Politique étrangère: les insupportables excès de Levrat
C’est une attaque totalement excessive, à l’image de son auteur, que le président du PS, Christian Levrat, a lancée récemment dans les colonnes de ce journal contre le conseiller fédéral Ignazio Cassis. On y trouve, pêlemêle, des demi-vérités, des contre-vérités, des attaques personnelles enrobées de la marque de fabrique du personnage: la mauvaise foi. L’année électorale approche, mais tout de même, camarade Levrat, un peu de retenue!

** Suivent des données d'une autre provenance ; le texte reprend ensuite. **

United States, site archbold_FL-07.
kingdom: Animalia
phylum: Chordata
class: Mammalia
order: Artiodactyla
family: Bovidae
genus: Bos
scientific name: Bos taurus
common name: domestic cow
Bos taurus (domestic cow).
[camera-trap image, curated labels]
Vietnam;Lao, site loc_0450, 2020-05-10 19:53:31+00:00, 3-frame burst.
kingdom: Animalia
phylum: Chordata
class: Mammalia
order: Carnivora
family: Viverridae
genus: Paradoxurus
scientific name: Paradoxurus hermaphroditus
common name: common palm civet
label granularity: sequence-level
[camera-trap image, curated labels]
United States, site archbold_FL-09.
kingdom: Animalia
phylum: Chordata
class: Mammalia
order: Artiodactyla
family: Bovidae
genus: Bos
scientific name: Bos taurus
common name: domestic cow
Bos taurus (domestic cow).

Sur le principe, il est vrai qu’«une politique étrangère crédible nécessite une ligne politique lisible, orientée sur des principes clairs». Pour le PLR et ses ministres, cela se traduit en matière de politique européenne par le renforcement de la voie bilatérale avec l’Union européenne, propice au maintien de notre prospérité et de notre indépendance.
Et que fait dans ce domaine le Parti socialiste? Ces dernières années, le PS a feint de miser lui aussi sur les négociations bilatérales. «L’an dernier, je pensais qu’on pouvait laisser passer les élections européennes et fédérales, agendées toutes les deux en 2019, avant de conclure les négociations avec l’Union européenne. Aujourd’hui, je suis convaincu qu’il faut avancer plus vite», disait Christian Levrat le 5 janvier 2018, devant les médias invités à un apéritif des Rois.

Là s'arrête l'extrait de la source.